Confesso que, durante a leitura do primeiro capítulo de “Dor Fantasma”, de Rafael Gallo,
uma das minhas impressões foi mais constante que as demais: a maneira como o personagem
principal, Rômulo, é um dos melhores no que faz e ainda assim é extremamente inseguro.
Rômulo é simplesmente o melhor intérprete de Liszt da atualidade, e também exerce o cargo
de professor de música. É esperado (ou desejado) que ele seja um profissional que tenha como
missão passar seu conhecimento a frente, ensinar músicos a serem ainda mais habilidosos. No
entanto, parece que essa função é, para o protagonista, apenas uma forma de oprimir seus alunos,
envergonhá-los ao fazer com que se sintam incapazes de serem tão bons quanto seu professor.
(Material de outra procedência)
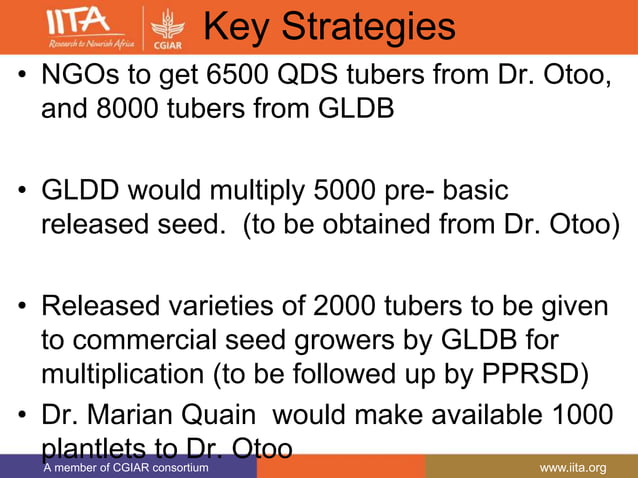 IITA
Research to Nourish Africa
CGIAR
Key Strategies

• NGOs to get 6500 QDS tubers from Dr. Otoo, and 8000 tubers from GLDB

• GLDD would multiply 5000 pre- basic released seed. (to be obtained from Dr. Otoo)

• Released varieties of 2000 tubers to be given to commercial seed growers by GLDB for multiplication (to be followed up by PPRSD)

• Dr. Marian Quain would make available 1000 plantlets to Dr. Otoo

A member of CGIAR consortium
www.iita.org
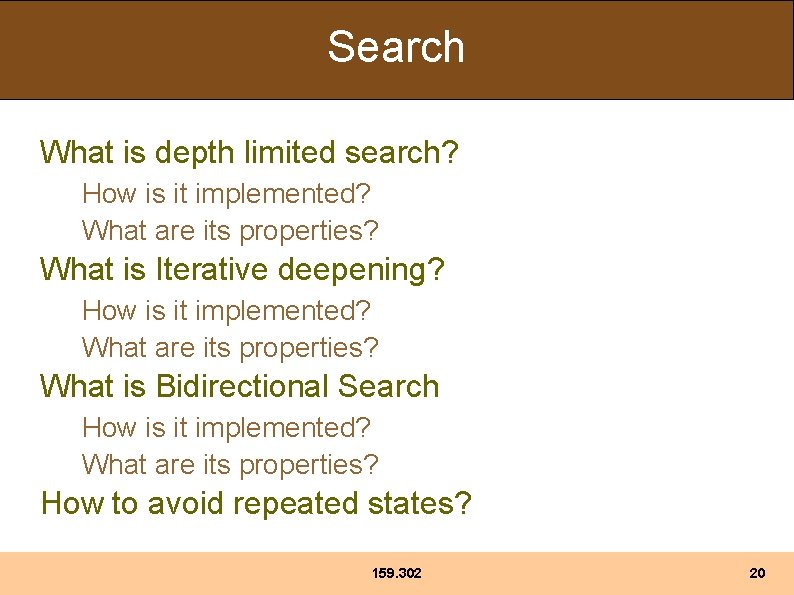 Search

What is depth limited search?

How is it implemented?

What are its properties?

What is Iterative deepening?

How is it implemented?

What are its properties?

What is Bidirectional Search

How is it implemented?

What are its properties?

How to avoid repeated states?

159.302

20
É
absolutamente visível a camada de arrogância nesse comportamento, mas sob ela está implícita a
insegurança de alguém que tem medo de que outro seja tão competente quanto ele próprio.
Ademais, dentro de casa, o pianista se trancafia num quarto com isolamento acústico. Sua
relação com a esposa baseia-se na prestação de serviços desta. Ela cozinha, cuida do filho e da casa,
e seus assuntos pessoais não interessam em nada ao marido. Vê-se claramente o modo como a
mulher é inferiorizada nesse relacionamento. Apesar de podermos entender esse caso pela ótica do
machismo estrutural presente na sociedade, é possível ir além e observar o que fundamenta a
conduta do esposo: a insegurança de que seu cônjuge seja “melhor” ou tenha mais qualidades que
ele mesmo.
Acho que depois de todas essas constatações é possível se chegar a uma final: Rômulo pode
ser um dos melhores pianistas do mundo, mas também é um dos mais infelizes. Sua vida é pautada
em não parecer menor que ninguém, tanto no campo pessoal quanto profissional. O mais
contraditório é que ele consegue chegar ao ápice de sua ocupação e não consegue se sentir feliz –
não se livra dessa obsessão transformada em uma autocobrança excessiva e sem fim. Fica o
questionamento: quantos deixam de viver bem por causa de sua insegurança? Quantos têm atos
reprováveis por sua falta de autoconfiança?
Suco de Soja
Seu texto toca em pontos que eu não tinha pensado, gostei bastante.